### INSTRUCTIONS TO FOLLOW
Leave the pictures out, and repeat exactly every line from the one with "2255 S Airport" through the end of the data below.

Segment Start: INFORMATION

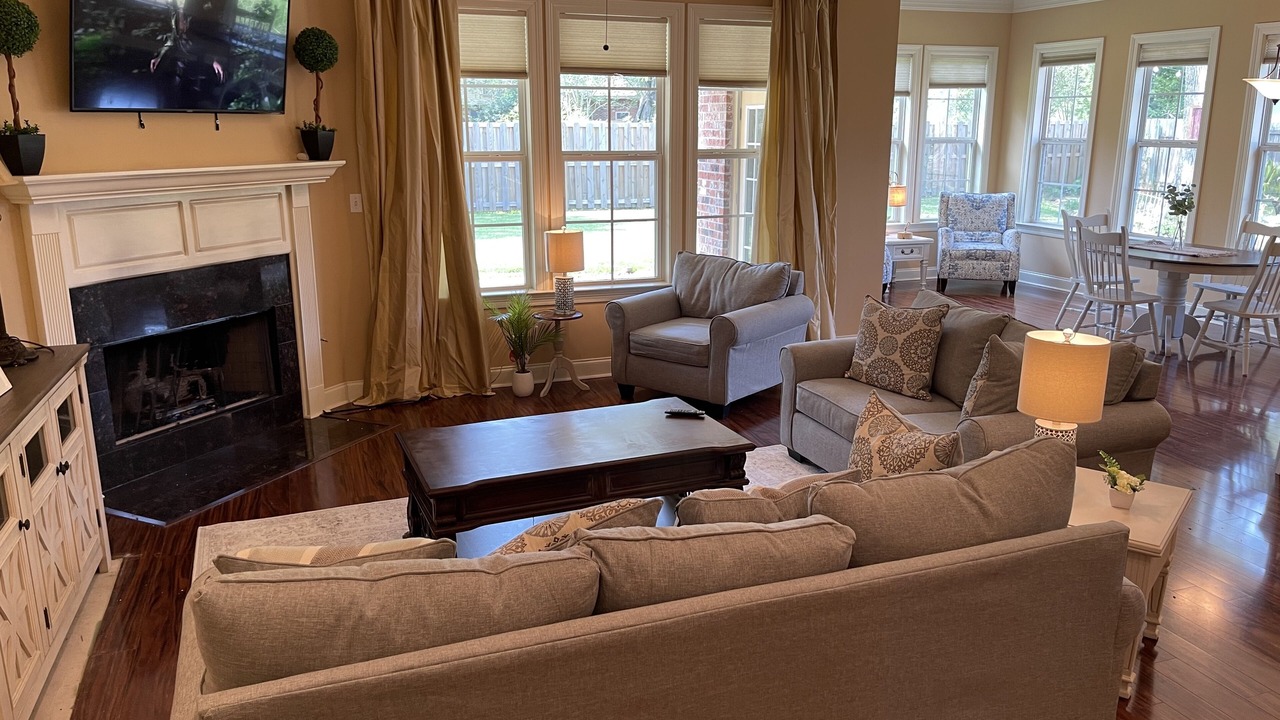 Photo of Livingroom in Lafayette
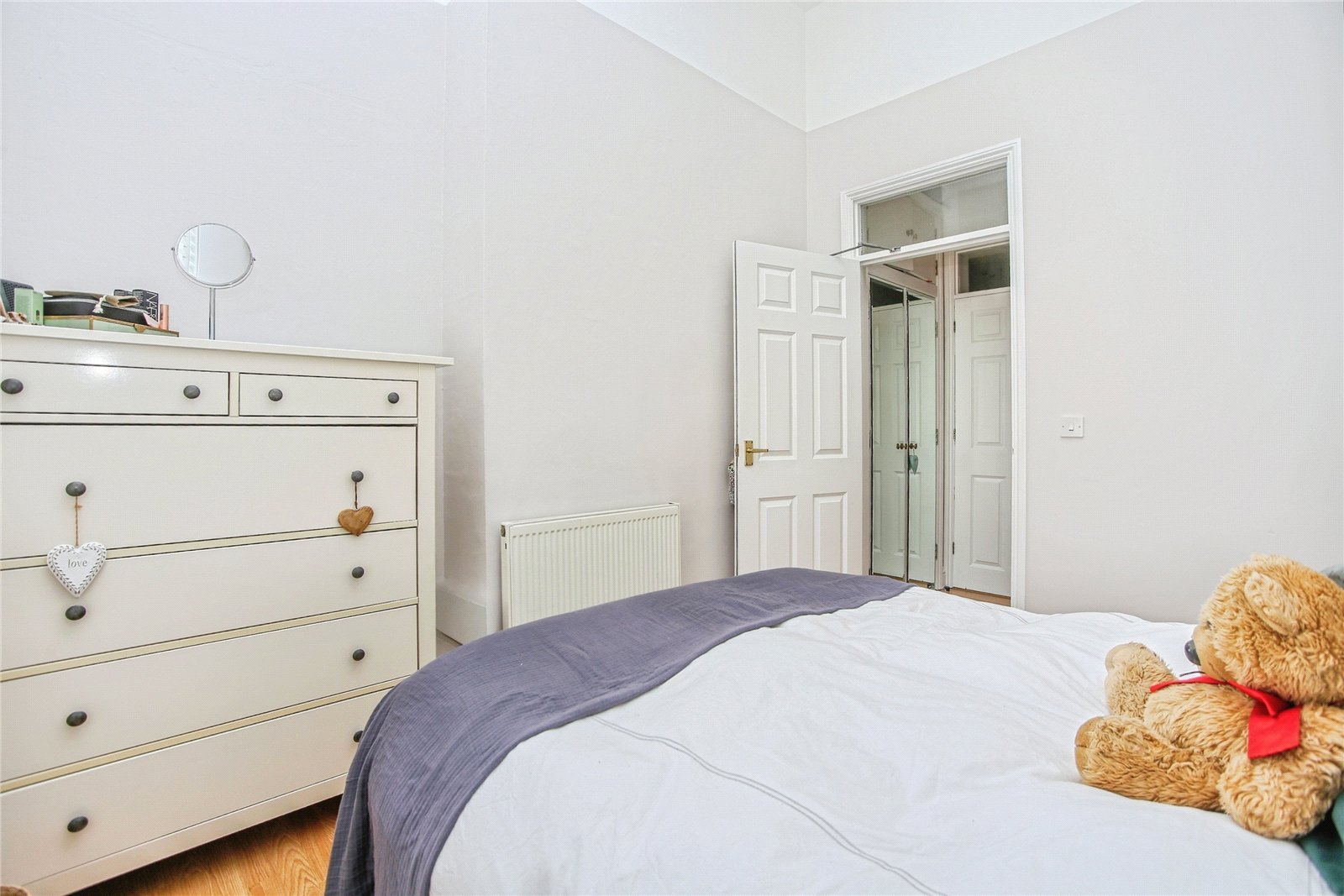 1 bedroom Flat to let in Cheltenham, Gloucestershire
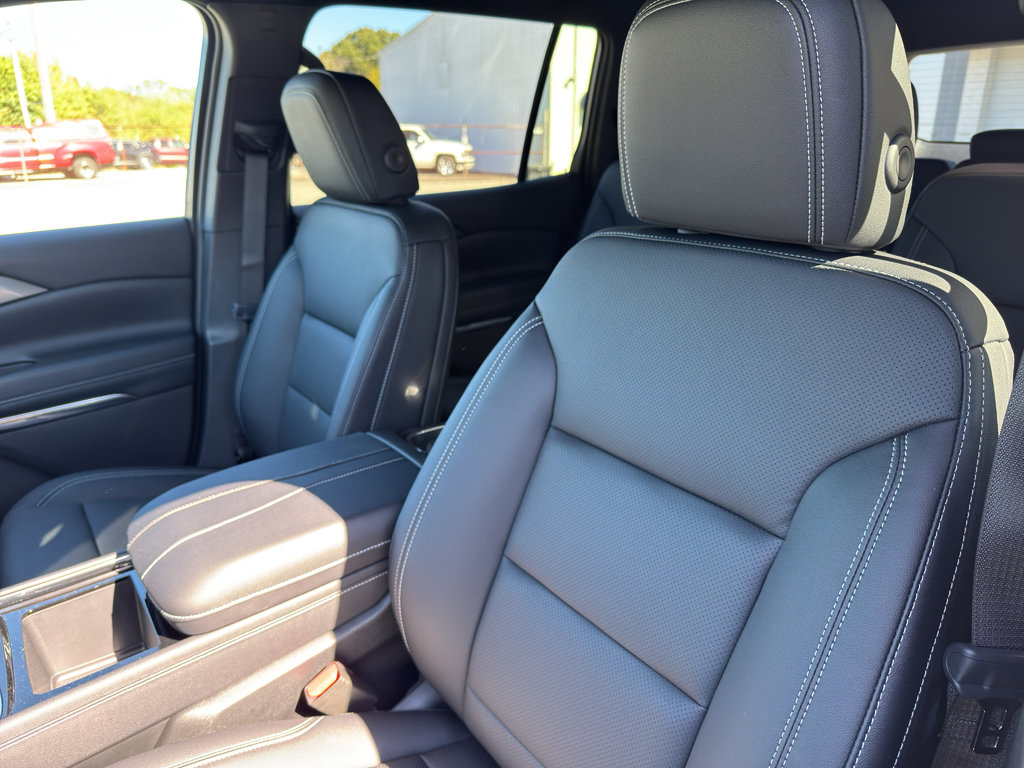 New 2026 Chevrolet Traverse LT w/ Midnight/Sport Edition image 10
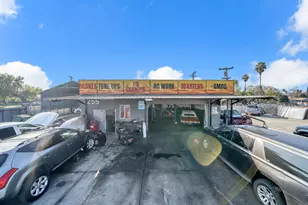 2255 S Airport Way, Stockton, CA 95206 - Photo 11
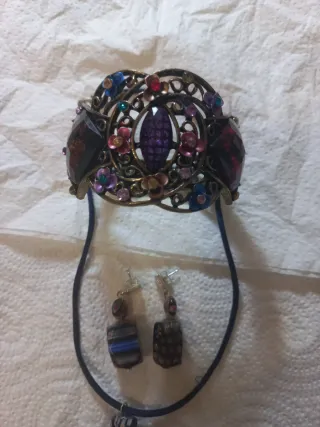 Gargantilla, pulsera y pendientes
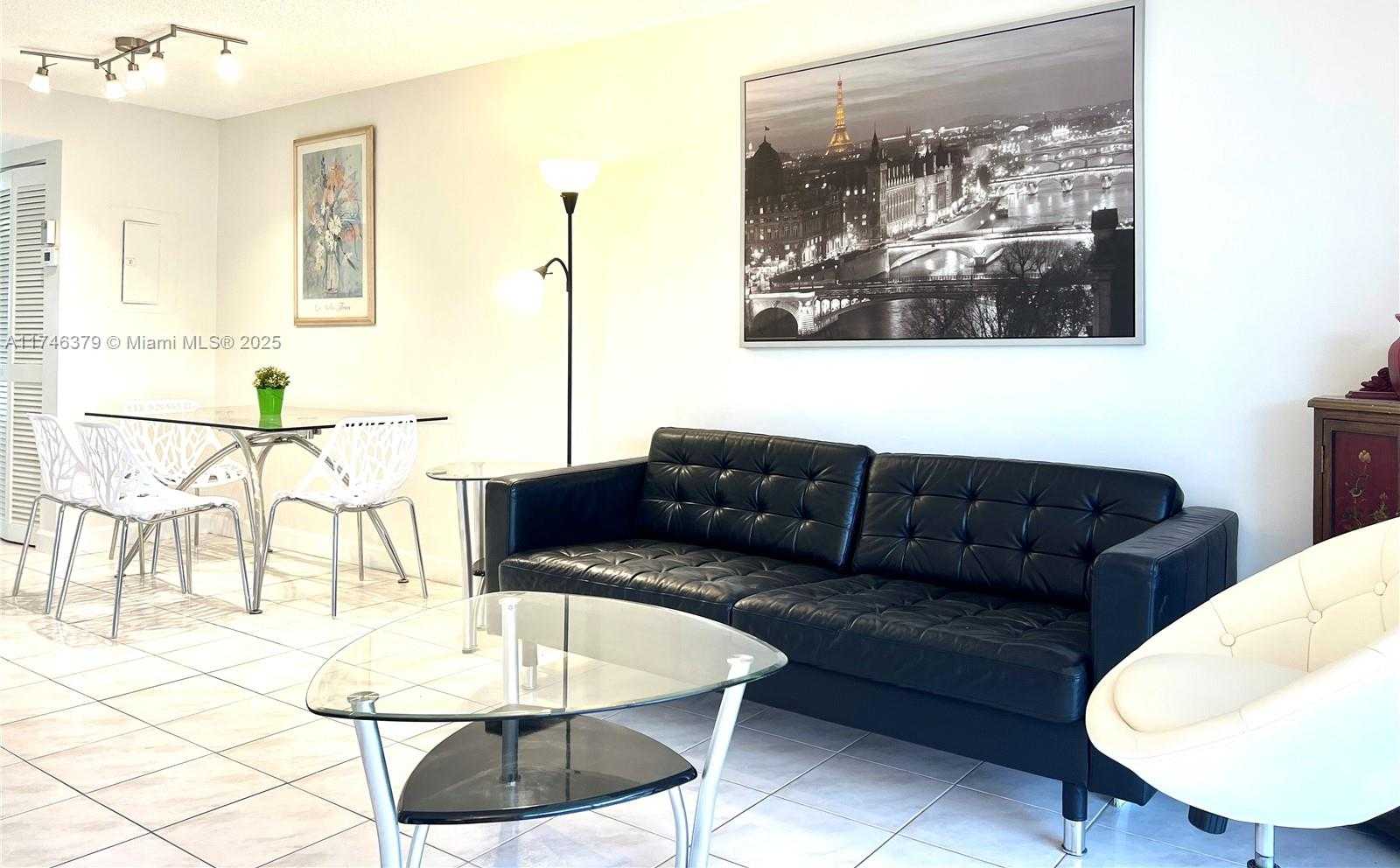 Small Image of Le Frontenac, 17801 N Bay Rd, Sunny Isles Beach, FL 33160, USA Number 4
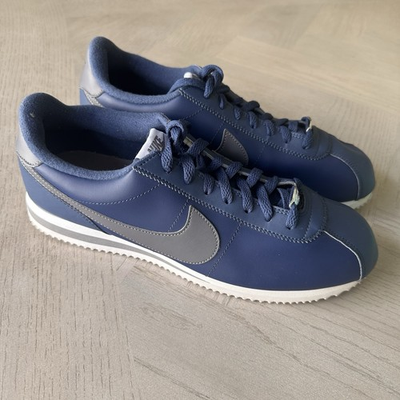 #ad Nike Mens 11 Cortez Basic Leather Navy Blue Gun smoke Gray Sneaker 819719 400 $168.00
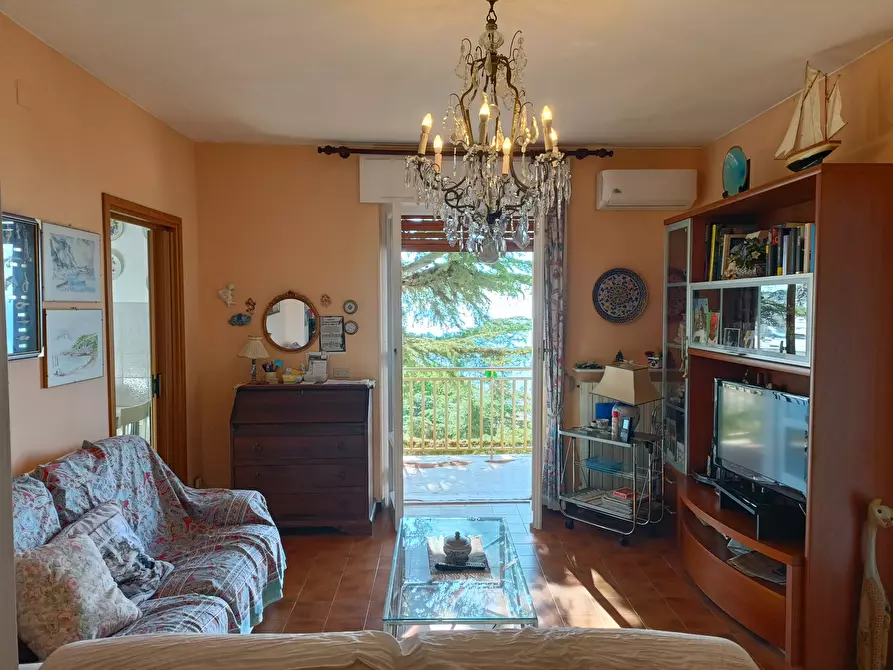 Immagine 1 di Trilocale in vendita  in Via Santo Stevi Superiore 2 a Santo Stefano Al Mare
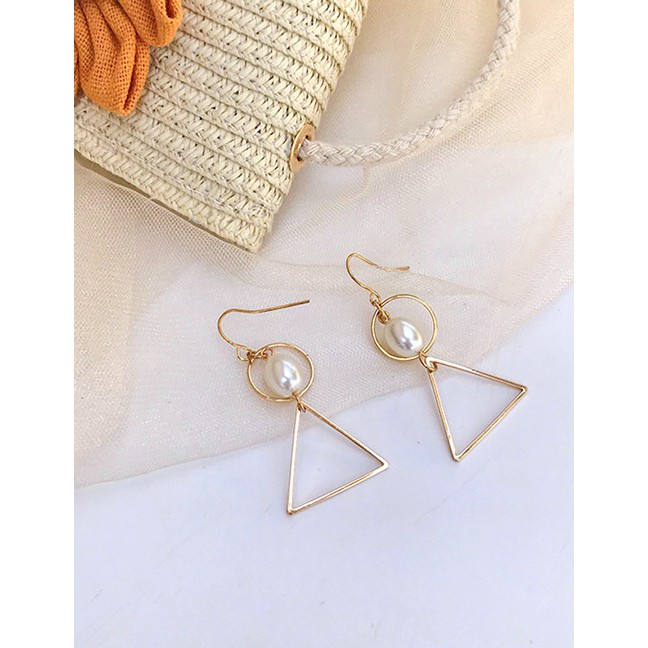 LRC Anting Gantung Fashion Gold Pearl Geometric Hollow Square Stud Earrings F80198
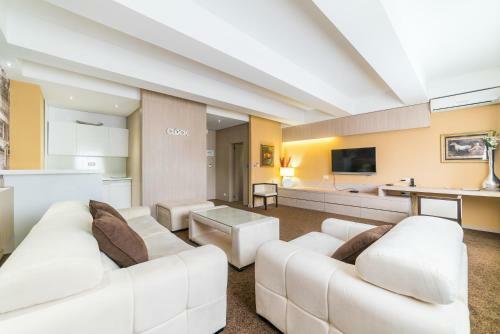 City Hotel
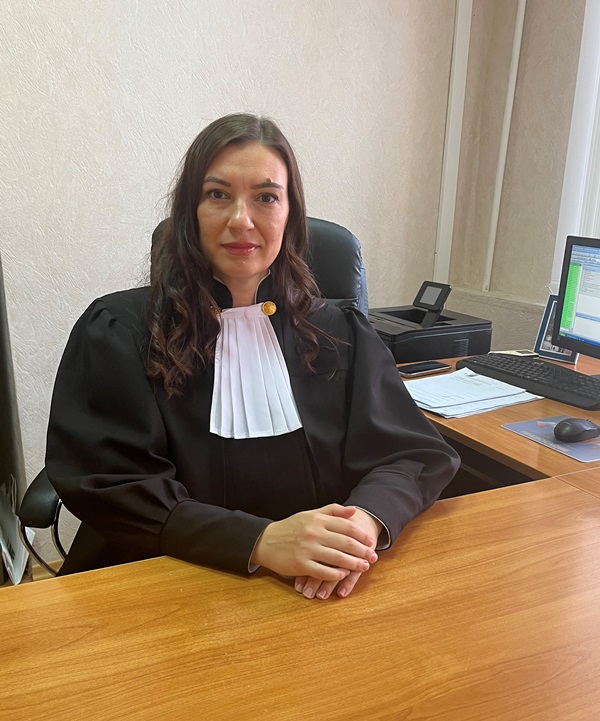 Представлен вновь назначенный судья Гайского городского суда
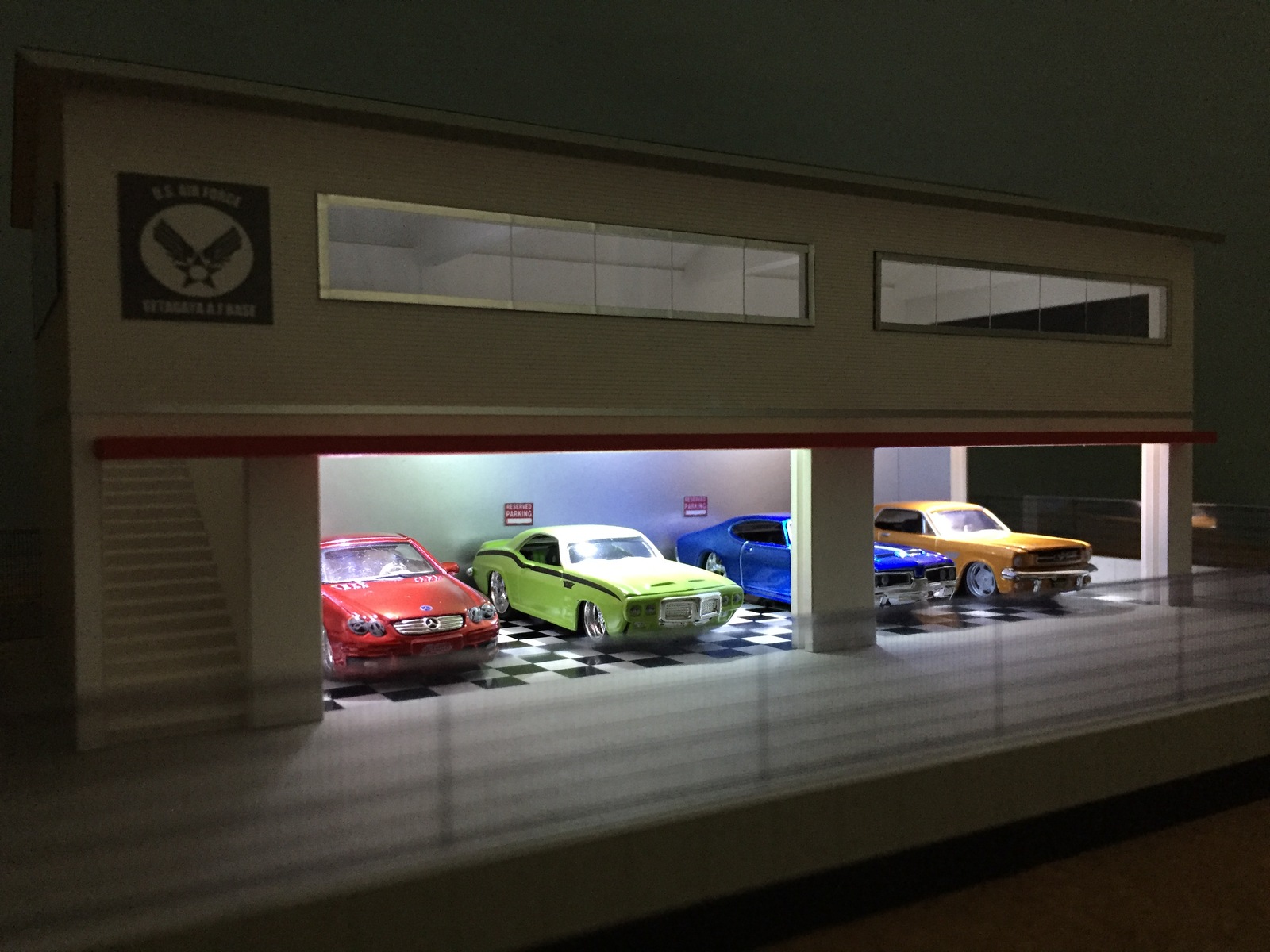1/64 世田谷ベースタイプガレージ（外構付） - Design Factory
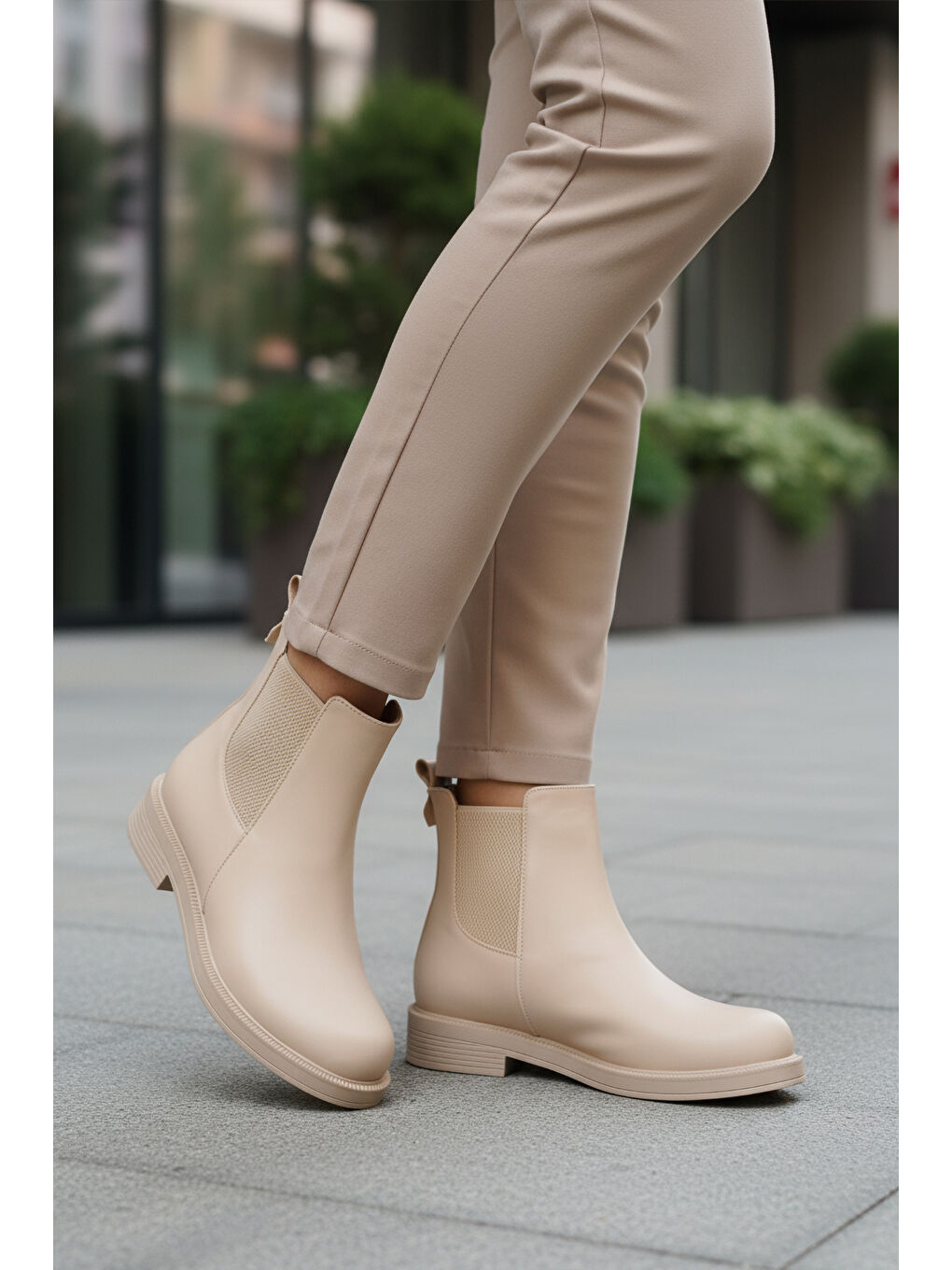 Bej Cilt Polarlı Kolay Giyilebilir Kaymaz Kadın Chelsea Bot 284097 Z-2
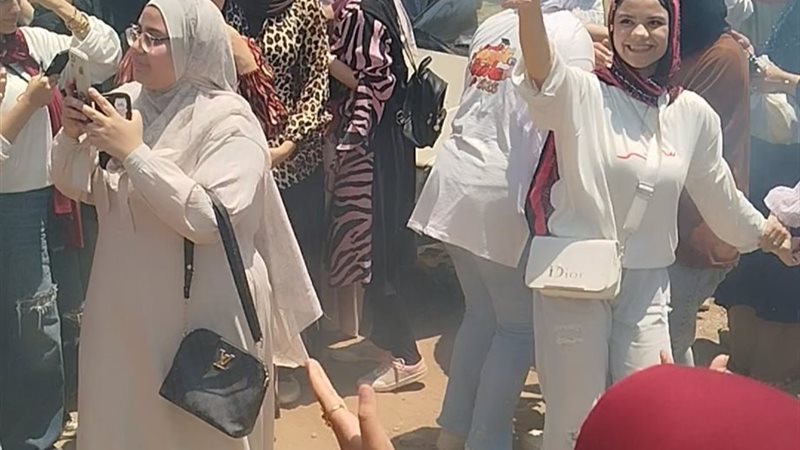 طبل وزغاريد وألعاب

Segment End: INFORMATION

### COMPLETED EXERCISE
 2255 S Airport Way, Stockton, CA 95206 - Photo 11
 Gargantilla, pulsera y pendientes
 Small Image of Le Frontenac, 17801 N Bay Rd, Sunny Isles Beach, FL 33160, USA Number 4
 #ad Nike Mens 11 Cortez Basic Leather Navy Blue Gun smoke Gray Sneaker 819719 400 $168.00
 Immagine 1 di Trilocale in vendita  in Via Santo Stevi Superiore 2 a Santo Stefano Al Mare
 LRC Anting Gantung Fashion Gold Pearl Geometric Hollow Square Stud Earrings F80198
 City Hotel
 Представлен вновь назначенный судья Гайского городского суда
1/64 世田谷ベースタイプガレージ（外構付） - Design Factory
 Bej Cilt Polarlı Kolay Giyilebilir Kaymaz Kadın Chelsea Bot 284097 Z-2
 طبل وزغاريد وألعاب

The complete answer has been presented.